BEIJING: Chinese iron ore futures dropped some 7% on Tuesday to touch a near two-month low, fuelled by concerns of higher interest rates and still-stagnant demand at home.
The US Federal Reserve approved half point hike last week, and said could stick to that for the next two to three meetings and then assess how the economy and inflation are responding before deciding whether further rises are needed. “That has led to significant decline in commodities prices denominated in US dollars such as iron ore,” GF Futures analysts wrote in a note.
Meanwhile, thin profit margins with steel producers, and an overall steel output controls had curbed production increase and dented demand for steelmaking ingredients, said the note. The most-active iron ore futures on China’s Dalian Commodity Exchange, for September delivery, plunged as much as 7% to 756 yuan ($112.71) per tonne, the lowest since March 16. They were down 5.3% to 770 yuan as of 0330 GMT, and down for a third straight day. On the Singapore exchange, the most-traded June iron ore contract fell 4.2% to $123.9 a tonne.
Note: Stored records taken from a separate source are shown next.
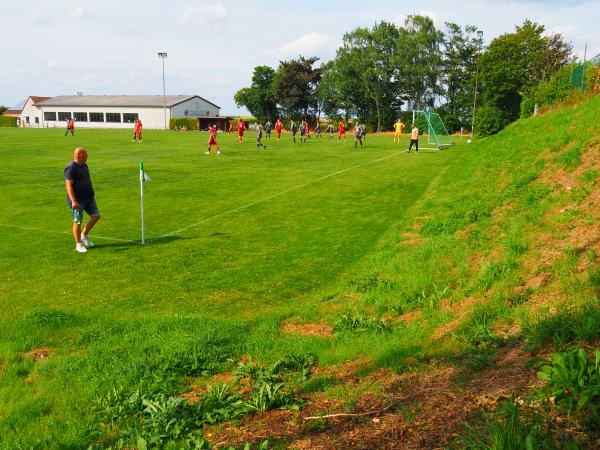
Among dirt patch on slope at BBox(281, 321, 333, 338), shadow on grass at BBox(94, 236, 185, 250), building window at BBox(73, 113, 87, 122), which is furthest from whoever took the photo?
building window at BBox(73, 113, 87, 122)

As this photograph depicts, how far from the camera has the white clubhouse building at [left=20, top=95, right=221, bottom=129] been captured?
3541 inches

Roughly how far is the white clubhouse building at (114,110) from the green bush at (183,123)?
4612 mm

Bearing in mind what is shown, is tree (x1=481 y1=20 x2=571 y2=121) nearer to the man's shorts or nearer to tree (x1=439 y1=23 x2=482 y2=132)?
tree (x1=439 y1=23 x2=482 y2=132)

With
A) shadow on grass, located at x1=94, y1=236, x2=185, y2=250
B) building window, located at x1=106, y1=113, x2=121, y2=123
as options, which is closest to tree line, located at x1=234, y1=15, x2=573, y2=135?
building window, located at x1=106, y1=113, x2=121, y2=123

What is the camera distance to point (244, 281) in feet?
27.4

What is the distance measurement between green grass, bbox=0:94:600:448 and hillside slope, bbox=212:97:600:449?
47mm

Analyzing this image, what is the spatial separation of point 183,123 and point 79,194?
74.7m

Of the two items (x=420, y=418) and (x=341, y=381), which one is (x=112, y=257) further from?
(x=420, y=418)

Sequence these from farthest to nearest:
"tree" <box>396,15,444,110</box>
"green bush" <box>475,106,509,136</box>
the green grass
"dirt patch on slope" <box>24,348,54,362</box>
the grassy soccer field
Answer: "tree" <box>396,15,444,110</box>
"green bush" <box>475,106,509,136</box>
"dirt patch on slope" <box>24,348,54,362</box>
the grassy soccer field
the green grass

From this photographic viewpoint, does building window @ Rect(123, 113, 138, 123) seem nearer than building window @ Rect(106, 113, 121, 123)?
Yes

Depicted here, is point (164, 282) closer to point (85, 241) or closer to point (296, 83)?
point (85, 241)

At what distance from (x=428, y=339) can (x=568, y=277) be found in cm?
165

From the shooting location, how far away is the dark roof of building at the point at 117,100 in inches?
3622

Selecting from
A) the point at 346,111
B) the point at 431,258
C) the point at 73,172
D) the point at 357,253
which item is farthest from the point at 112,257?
the point at 346,111
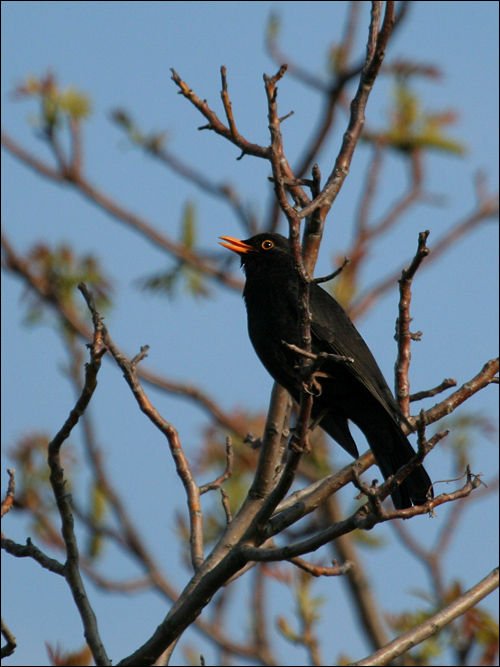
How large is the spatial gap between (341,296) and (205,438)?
5.42 ft

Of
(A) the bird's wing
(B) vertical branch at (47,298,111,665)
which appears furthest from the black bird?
(B) vertical branch at (47,298,111,665)

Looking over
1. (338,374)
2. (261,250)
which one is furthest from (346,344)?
(261,250)

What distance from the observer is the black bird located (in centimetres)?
445

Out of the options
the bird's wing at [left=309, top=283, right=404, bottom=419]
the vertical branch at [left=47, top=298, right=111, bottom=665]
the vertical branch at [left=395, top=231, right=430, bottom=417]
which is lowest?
the vertical branch at [left=47, top=298, right=111, bottom=665]

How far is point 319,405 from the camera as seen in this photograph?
15.8 feet

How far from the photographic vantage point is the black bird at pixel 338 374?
4.45 meters

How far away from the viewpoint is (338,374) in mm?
4605

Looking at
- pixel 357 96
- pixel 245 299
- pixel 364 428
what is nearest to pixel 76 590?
pixel 364 428

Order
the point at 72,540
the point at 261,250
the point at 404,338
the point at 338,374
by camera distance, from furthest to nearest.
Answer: the point at 261,250
the point at 338,374
the point at 404,338
the point at 72,540

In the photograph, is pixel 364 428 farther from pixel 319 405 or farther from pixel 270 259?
pixel 270 259

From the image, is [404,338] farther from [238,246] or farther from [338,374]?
[238,246]

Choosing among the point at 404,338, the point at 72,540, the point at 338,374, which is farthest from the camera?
the point at 338,374

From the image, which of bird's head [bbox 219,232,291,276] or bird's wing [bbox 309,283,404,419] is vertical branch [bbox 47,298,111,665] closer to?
bird's wing [bbox 309,283,404,419]

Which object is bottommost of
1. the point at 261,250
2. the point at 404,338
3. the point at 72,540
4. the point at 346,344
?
the point at 72,540
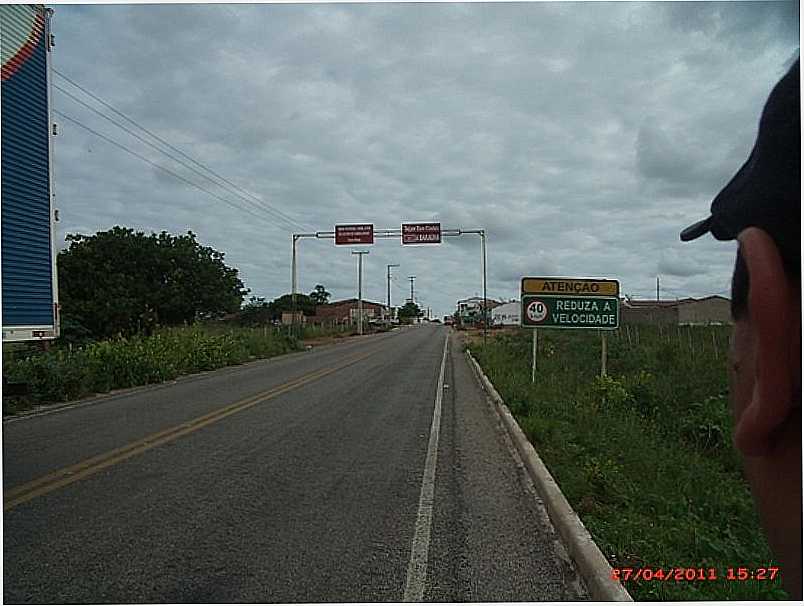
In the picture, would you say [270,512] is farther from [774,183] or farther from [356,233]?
[356,233]

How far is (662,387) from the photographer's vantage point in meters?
13.6

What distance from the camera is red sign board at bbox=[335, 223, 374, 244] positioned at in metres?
26.4

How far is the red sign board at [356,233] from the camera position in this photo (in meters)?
26.4

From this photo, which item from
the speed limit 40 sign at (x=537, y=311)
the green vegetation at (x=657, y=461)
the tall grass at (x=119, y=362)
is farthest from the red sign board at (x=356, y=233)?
the speed limit 40 sign at (x=537, y=311)

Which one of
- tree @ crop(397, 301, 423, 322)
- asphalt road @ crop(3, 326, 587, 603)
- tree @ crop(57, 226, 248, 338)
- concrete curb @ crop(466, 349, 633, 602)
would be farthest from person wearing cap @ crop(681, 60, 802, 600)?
tree @ crop(397, 301, 423, 322)

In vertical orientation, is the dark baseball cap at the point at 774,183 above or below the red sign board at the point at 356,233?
below

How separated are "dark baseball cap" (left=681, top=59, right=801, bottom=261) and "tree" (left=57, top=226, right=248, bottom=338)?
92.7ft

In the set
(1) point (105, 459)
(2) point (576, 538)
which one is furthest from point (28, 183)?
(2) point (576, 538)

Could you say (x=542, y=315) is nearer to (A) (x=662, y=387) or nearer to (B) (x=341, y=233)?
(A) (x=662, y=387)

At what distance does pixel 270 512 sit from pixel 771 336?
5.42m

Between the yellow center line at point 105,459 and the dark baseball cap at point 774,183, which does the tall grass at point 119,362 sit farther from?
the dark baseball cap at point 774,183

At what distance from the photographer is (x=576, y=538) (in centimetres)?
505

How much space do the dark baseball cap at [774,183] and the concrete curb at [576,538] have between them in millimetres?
3278

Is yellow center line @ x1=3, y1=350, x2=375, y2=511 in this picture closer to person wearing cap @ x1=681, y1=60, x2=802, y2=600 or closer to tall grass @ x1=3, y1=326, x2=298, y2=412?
tall grass @ x1=3, y1=326, x2=298, y2=412
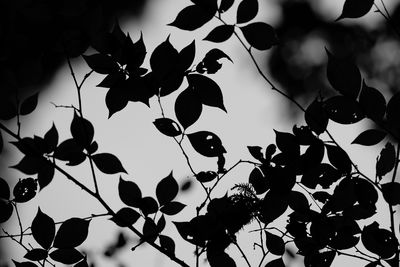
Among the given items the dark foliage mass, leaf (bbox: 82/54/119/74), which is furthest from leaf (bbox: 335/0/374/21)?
leaf (bbox: 82/54/119/74)

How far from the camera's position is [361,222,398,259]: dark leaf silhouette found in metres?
1.02

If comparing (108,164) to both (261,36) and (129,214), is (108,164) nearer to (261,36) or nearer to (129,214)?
(129,214)

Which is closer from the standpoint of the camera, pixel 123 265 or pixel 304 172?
pixel 304 172

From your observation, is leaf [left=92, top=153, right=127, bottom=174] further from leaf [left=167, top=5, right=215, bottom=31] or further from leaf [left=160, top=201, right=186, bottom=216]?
leaf [left=167, top=5, right=215, bottom=31]

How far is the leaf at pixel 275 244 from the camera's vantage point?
1.16m

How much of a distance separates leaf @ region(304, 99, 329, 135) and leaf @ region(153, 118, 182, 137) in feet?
1.00

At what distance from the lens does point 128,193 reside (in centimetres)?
112

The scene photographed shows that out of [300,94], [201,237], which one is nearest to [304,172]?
[201,237]

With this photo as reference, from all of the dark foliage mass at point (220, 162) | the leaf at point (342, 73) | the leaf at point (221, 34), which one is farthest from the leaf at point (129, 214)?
the leaf at point (342, 73)

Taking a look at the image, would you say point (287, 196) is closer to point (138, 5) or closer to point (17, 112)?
point (17, 112)

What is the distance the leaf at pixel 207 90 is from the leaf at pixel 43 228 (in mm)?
454

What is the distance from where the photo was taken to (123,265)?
1.81 meters

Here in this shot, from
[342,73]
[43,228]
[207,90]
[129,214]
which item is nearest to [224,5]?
[207,90]

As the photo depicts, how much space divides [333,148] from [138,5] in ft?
6.11
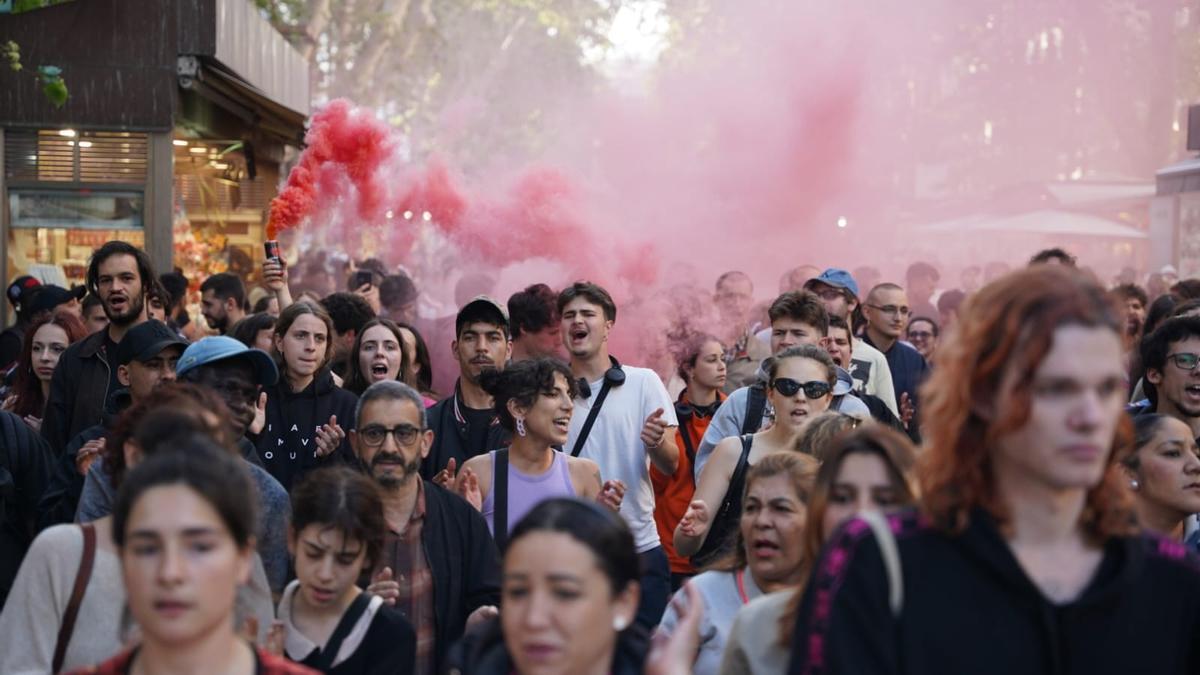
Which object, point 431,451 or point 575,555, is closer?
point 575,555

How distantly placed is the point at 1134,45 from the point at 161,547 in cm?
2771

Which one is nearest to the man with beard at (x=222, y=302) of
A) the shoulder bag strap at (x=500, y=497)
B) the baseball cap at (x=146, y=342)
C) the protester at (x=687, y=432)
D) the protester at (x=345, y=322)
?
the protester at (x=345, y=322)

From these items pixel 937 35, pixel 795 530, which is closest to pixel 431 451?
pixel 795 530

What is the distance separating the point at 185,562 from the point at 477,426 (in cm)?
420

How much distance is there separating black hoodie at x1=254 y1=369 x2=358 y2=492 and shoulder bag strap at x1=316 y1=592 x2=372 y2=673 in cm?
Answer: 233

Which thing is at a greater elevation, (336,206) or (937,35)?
(937,35)

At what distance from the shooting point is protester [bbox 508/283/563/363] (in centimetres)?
865

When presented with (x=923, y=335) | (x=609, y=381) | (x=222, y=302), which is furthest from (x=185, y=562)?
(x=923, y=335)

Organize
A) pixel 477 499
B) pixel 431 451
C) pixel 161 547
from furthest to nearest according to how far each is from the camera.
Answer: pixel 431 451
pixel 477 499
pixel 161 547

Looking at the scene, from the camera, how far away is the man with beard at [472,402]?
710cm

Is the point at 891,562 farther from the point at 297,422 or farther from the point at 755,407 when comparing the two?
the point at 297,422

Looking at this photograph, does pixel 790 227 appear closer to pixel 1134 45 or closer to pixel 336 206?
pixel 336 206

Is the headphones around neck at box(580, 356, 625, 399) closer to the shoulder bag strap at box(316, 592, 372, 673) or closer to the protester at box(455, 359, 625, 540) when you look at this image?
the protester at box(455, 359, 625, 540)

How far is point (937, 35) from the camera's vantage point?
23125 millimetres
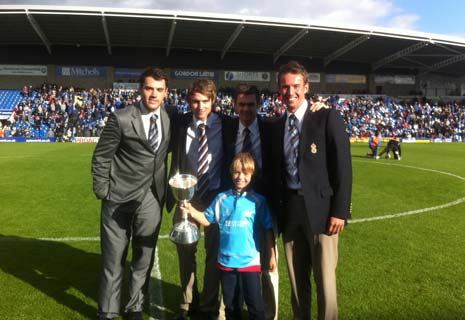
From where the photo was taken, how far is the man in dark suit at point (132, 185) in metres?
3.41

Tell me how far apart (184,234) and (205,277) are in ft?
2.38

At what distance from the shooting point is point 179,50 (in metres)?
40.5

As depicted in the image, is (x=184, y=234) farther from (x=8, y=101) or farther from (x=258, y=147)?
(x=8, y=101)

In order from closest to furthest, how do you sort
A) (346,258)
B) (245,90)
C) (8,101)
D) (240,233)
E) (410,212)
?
(240,233)
(245,90)
(346,258)
(410,212)
(8,101)

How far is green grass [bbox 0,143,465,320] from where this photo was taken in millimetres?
3807

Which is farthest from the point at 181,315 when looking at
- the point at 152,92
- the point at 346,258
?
the point at 346,258

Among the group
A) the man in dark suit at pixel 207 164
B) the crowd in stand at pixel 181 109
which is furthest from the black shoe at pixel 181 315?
the crowd in stand at pixel 181 109

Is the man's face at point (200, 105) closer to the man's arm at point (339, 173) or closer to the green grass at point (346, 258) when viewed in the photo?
the man's arm at point (339, 173)

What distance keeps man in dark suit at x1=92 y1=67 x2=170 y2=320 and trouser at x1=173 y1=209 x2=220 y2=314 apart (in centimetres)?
33

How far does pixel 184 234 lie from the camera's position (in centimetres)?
310

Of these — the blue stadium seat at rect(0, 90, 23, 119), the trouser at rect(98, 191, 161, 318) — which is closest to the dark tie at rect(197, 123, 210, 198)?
the trouser at rect(98, 191, 161, 318)

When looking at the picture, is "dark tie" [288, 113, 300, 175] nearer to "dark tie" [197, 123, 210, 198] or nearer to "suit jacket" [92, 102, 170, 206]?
"dark tie" [197, 123, 210, 198]

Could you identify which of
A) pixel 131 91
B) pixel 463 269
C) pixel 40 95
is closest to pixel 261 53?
pixel 131 91

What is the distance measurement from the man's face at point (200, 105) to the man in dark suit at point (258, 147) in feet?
0.82
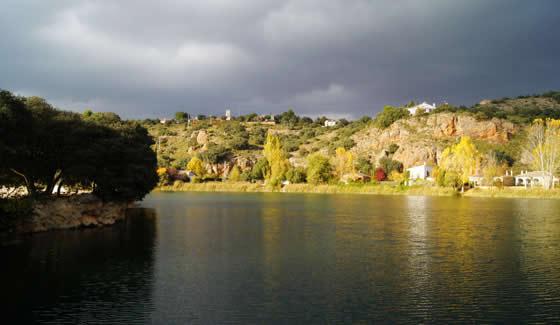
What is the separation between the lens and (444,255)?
98.7ft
Dalian coking coal futures slipped 2.6% to 2,596 yuan a tonne and coke prices fell 2.7% to 3,317 yuan per tonne. Steel prices on the Shanghai Futures Exchange also declined, with construction material rebar for October delivery down 2.5% to 4,563 yuan a tonne and hot rolled coils faltering 2.3% to 4,666 yuan per tonne. The June contract of stainless steel on the Shanghai bourse shed 1.7% to 18,790 yuan a tonne.